Frontiers in Neuroscience | Neuromorphic Engineering

Posted by in categories: biotech/medical, engineering, neuroscience, robotics/AI

Neuromorphic systems carry out robust and efficient neural computation using hardware implementations that operate in physical time. Typically they are event- or data-driven, they employ low-power, massively parallel hybrid analog/digital VLSI circuits, and they operate using the same physics of computation used by the nervous system.
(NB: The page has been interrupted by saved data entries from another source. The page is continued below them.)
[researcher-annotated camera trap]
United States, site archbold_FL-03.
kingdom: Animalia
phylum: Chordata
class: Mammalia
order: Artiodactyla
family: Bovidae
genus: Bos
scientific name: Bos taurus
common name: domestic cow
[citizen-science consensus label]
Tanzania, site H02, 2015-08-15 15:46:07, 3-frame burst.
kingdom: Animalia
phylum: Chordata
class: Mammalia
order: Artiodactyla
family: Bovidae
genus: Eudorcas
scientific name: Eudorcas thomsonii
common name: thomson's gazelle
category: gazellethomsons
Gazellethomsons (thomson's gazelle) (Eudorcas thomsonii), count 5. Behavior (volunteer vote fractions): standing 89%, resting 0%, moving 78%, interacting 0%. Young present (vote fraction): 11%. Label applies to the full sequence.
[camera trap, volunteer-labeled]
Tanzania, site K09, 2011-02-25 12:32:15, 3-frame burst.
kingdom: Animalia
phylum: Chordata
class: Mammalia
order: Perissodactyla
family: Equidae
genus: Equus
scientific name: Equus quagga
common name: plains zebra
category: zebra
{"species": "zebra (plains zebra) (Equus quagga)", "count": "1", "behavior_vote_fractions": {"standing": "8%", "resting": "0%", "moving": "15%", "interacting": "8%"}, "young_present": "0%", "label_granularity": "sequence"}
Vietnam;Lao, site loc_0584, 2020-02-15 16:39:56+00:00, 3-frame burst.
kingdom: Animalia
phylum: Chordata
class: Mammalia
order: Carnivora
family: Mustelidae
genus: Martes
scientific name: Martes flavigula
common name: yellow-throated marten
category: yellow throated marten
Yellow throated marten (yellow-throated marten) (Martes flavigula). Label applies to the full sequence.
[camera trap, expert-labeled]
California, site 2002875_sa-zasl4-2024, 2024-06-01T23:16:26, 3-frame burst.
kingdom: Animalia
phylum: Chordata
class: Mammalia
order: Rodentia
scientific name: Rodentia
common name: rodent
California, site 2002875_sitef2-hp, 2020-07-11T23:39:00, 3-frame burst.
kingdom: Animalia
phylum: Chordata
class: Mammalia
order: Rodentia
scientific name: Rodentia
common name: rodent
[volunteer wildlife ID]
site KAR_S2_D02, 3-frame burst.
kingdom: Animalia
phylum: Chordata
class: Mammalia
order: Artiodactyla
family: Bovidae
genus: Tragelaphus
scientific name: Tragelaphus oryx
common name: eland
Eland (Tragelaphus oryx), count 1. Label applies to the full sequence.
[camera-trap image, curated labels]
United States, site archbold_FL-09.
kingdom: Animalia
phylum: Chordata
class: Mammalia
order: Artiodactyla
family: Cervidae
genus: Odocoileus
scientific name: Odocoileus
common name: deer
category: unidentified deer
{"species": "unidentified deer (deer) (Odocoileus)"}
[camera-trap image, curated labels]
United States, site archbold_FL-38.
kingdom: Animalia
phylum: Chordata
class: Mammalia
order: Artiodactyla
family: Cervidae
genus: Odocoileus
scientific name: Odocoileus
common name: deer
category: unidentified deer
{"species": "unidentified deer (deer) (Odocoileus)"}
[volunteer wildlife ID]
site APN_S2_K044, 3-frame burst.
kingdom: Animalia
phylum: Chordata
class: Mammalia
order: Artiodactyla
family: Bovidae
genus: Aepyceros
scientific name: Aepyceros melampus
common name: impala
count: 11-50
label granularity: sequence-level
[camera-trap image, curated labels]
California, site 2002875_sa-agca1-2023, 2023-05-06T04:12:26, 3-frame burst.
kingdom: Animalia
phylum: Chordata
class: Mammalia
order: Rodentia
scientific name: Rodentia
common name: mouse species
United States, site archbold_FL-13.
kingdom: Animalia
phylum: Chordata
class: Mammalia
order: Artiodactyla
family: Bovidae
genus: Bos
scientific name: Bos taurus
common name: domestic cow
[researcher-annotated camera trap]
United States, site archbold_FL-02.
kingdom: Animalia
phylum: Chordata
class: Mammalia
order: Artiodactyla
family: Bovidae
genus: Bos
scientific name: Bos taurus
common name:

Although there are several forums for presenting research achievements in neuromorphic engineering, none are exclusively dedicated to this increasingly large research community. Either because they are dedicated to single disciplines, such as electrical engineering or computer science, or because they serve research communities which focus on analogous areas (such as biomedical engineering or computational neuroscience), but with fundamentally different goals and objectives. The mission of Neuromorphic Engineering is to provide a publication medium dedicated exclusively and specifically to this field. Topics covered by this publication include:  Analog and hybrid analog/digital electronic circuits for implementing neural processes, such as conductances, neurons, synapses, plasticity mechanisms, photoreceptors, cochleae, etc.  Neuromorphic circuits and systems for implementing real-time event-based neural processing architectures.  Hardware models of neural and sensorimotor processing systems, such as selective attention systems, coordinate transformation systems, auditory and/or visual processing systems, sensory fusion systems, etc.  Implementations of neural computational systems found in insects, birds, mammals, etc.  Embedded neuromorphic systems, including actuated or robotic platforms which process sensory signals and interact with the environment using event-based sensors and circuits. To ensure high quality and state-of-the-art material, publications should demonstrate experimental results, using physical implementations of neuromorphic systems, and possibly show the links between the artificial system and the neural/biological one they model.